**What is being asked**
Copy out the part of the text on meetings starting with "The functional starting" and going on through "felt in London.". Keep every word and punctuation mark unchanged.

This is true of any meeting containing more than one person. (A single-person meeting, of course, ought not, in a sensible mind, count, at least since Otto Büchstein asserted its incoherence through his maxim “convenimus ergo es”).
This is because the distribution of arrival times to the meeting is asymmetrically distributed at or past the scheduled start time. No one[1] arrives early, some people arrive late, and experienced meeting participants know of this asymmetric distribution and therefore time their own arrival to the expected functional starting time of the meeting, which in turn further retards that average start time.

The functional starting time of a meeting is, thus not a constant but a variable, proportional to its intended population, but conditioned by the cultural disposition of its members. A meeting in Switzerland will start on time regardless of how many attendees are expected due to the overwhelming power of früheankunftfreude, whose effects are barely felt in London.

As with the Heisenberg uncertainty principle in physics, there are logical indeterminacies involved with congregating in a business environment. these have led to a recent extension of the JC’s first law, thus:

A meeting with a definite justification has only an approximate probability of actually taking place, whereas the point of a meeting which is certain to go ahead can only be explained in a vague and probabilistic fashion, using words like “well...,” and “sort of” and “to be honest —”

Since, per Heisenberg, existence and justification cannot be simultaneously determined, it leads to the inevitable conclusion that a meeting that one is presently attending — that is, one that definitely, right now, exists — can only have, at best, an indeterminate point, whereas the sort of meeting one would like to have — one which solves perennial problems, achieves useful things quickly, simply and effectively, and which imbues its attendee with a sense of vitality, vigour and purpose — those kinds of meetings cannot be certain to happen at all and, if they do happen, are likely to be highjacked for some ulterior, indeterminately consequential purpose.

See also

References

  1. Outside the German-speaking countries: Peculiar cultural factors (particularly späteankunftschande and früheankunftfreude) are at work here which can skew the calculation, but do not displace the general thrust of the theory.

**Supplied data**
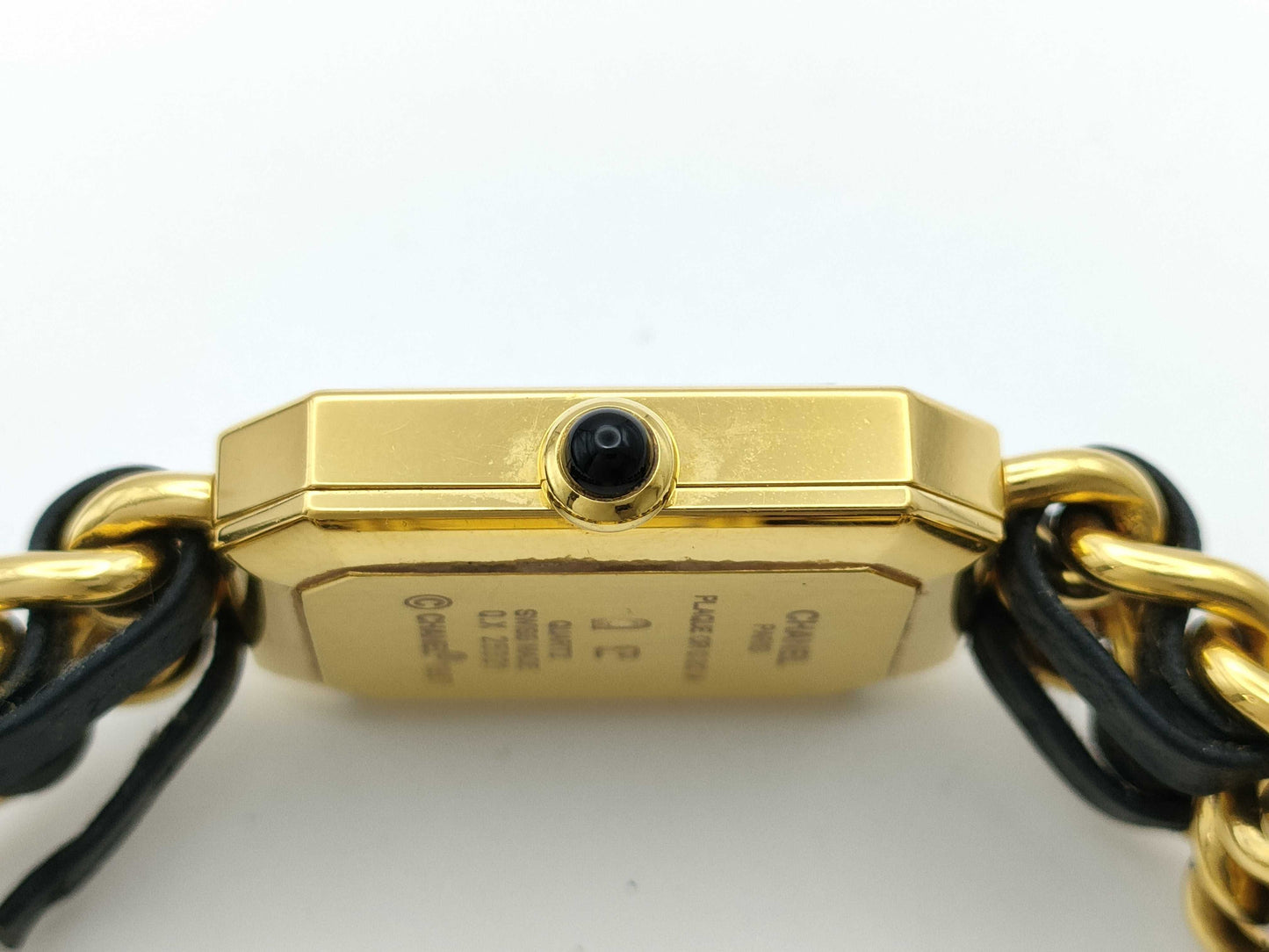 CHANEL Premier M Q.X.25321 Women's Watch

**Output below**
The functional starting time of a meeting is, thus not a constant but a variable, proportional to its intended population, but conditioned by the cultural disposition of its members. A meeting in Switzerland will start on time regardless of how many attendees are expected due to the overwhelming power of früheankunftfreude, whose effects are barely felt in London.